Dear Robin Williams,
As I look out the window, wiping the tears off my face, I see that the clouds are moving north and slightly west. Even the clouds know that today is a fucked up day and nothing again will ever be the same. I just read the news. Well, about 30 minutes ago. We all thought it was a hoax. We hoped it was a hoax. But it isn’t. You’re gone. You’re actually gone.
Friends of mine, grown women and men, are also in tears. We’re all feeling pain and loss. Bewilderment and confusion. No. We think. Not another one. And certainly not you. You’re one too many.
You made us laugh. First, as Mork. Then as Aladin‘s Genie. As Mrs. Doubtfire. As Armand in The Bird Cage.
You made us feel. As Adrian in Good Morning, Vietnam. As John Keating in Dead Poet Society. As Perry in The Fisher King. As Sean Maguire in Good Will Hunting. And in over 100 roles over your nearly four decade career.
In the roles where you touched us most, you were the proverbial fish out water. That odd duck that marched to his own beat. The one that at first the masses reject. The one that the in-crowd would never consider as one of their own. The alien. The gay father. The straight father trying to win his family back. The teacher who want to teach his students to think for themselves. And the college professor who believes in the janitor kid who’s too cocky for his own good.
You had this power, as an actor, to walk into any absurd outsider role, within an even more absurd situation, and win your audience over by teaching us that humanity sometimes comes in disguise. That when we stop judging and assuming and pretending that we know the ways of the world, and how people are supposed to be, when we learn to walk the earth with our eyes and and our hearts open, that’s where the humanity will meet us. That’s where you met us. You, Mr. Williams, taught us to do that.
In a meshugi world, you were the mench.
Between 2013 and 2014, we’ve lost way too many menches. James Gandolfini. Roger Ebert. Philip Seymour Hoffman. And, now you. None of you left us due to natural causes. All of you left way too early. True, your massive collective cultural contribution is a legacy that gave us so much goodness. But I’m going to be selfish right now and say this: I wanted more. I wanted more of your improv scarf routines, where you could, in 30 seconds, create 10 different characters with one piece of fabric.
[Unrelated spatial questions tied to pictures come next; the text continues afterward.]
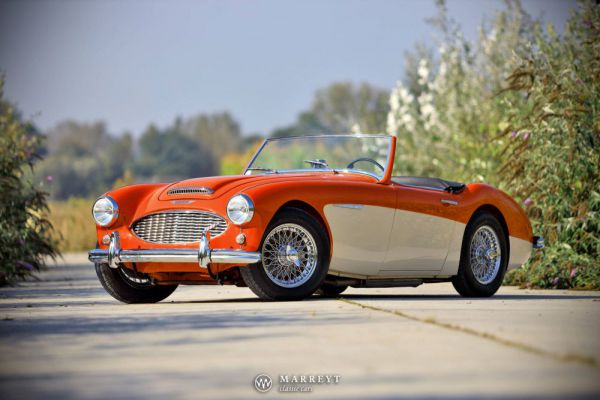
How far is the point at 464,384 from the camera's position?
15.3ft

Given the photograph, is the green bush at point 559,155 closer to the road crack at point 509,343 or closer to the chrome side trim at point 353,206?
the chrome side trim at point 353,206

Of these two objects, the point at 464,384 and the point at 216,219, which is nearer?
the point at 464,384

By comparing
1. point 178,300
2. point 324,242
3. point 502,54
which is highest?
point 502,54

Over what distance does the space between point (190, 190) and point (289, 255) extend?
38.4 inches

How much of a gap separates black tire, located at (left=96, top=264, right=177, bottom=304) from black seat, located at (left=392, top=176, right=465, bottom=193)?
237 cm

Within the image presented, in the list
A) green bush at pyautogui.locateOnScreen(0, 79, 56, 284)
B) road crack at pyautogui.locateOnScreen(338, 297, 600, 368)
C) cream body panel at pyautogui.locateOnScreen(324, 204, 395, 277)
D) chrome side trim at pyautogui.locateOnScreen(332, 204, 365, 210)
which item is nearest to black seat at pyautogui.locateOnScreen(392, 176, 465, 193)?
cream body panel at pyautogui.locateOnScreen(324, 204, 395, 277)

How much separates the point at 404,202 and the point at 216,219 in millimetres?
1792

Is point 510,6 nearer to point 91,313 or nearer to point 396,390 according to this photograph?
point 91,313

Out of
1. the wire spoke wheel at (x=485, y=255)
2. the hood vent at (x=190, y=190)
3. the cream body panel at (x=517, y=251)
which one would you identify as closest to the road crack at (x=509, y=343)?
the hood vent at (x=190, y=190)

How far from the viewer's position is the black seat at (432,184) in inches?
413

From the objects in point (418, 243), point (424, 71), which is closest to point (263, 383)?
point (418, 243)

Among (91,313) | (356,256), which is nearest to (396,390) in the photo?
(91,313)

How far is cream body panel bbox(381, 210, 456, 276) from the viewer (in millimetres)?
9812

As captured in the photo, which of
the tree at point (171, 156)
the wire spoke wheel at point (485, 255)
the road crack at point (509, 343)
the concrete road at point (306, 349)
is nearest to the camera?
the concrete road at point (306, 349)
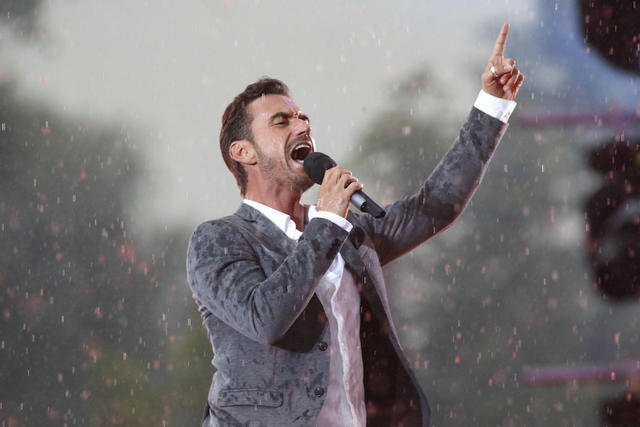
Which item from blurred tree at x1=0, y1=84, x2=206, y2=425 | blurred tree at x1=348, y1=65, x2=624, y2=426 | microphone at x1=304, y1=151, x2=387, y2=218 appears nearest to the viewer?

I wanted more Patch Adams tete-a-tete debate between you and Hoffman. I wanted at least one comedy with you and Gandolfini. And I wanted Roger Ebert to review every single one of these films and tell me how amazing all of you are in them.
Our world is in a frightening state right now. And we turned to each of you to give us the certainty of great performances. You see, at a time when we can’t count on the world, we could always count on you. Your nervous energy. The twinkle in your eyes. The genius that ran through your Chicago DNA.
Back in fall 1996, when I still lived in your birth city, while one business trip to Jersey, I once stood behind you in an airport food line. I had no idea it was you until I saw the clues: The Mrs. Doubtfire jacket and the Jimanji bag. Or was it the other way around? You were twitching a little. Ok, a lot. Not very tall. I wasn’t quite sure it was still you, but then I leaned in, on the side, and saw your very hairy arms and very expensive eye glasses. I so wanted to say hello. But I was star-struck. Standing in line behind Mork. As small as your body frame was, your presence was massive.
Today, it’s more massive than it’s every been. And for all the wrong reasons. I’m listening to The Departed soundtrack writing this and I feel like every single song is about you. The clouds, now darker, still move quickly north, against pattern. Perhaps they’ve moving swiftly to meet you.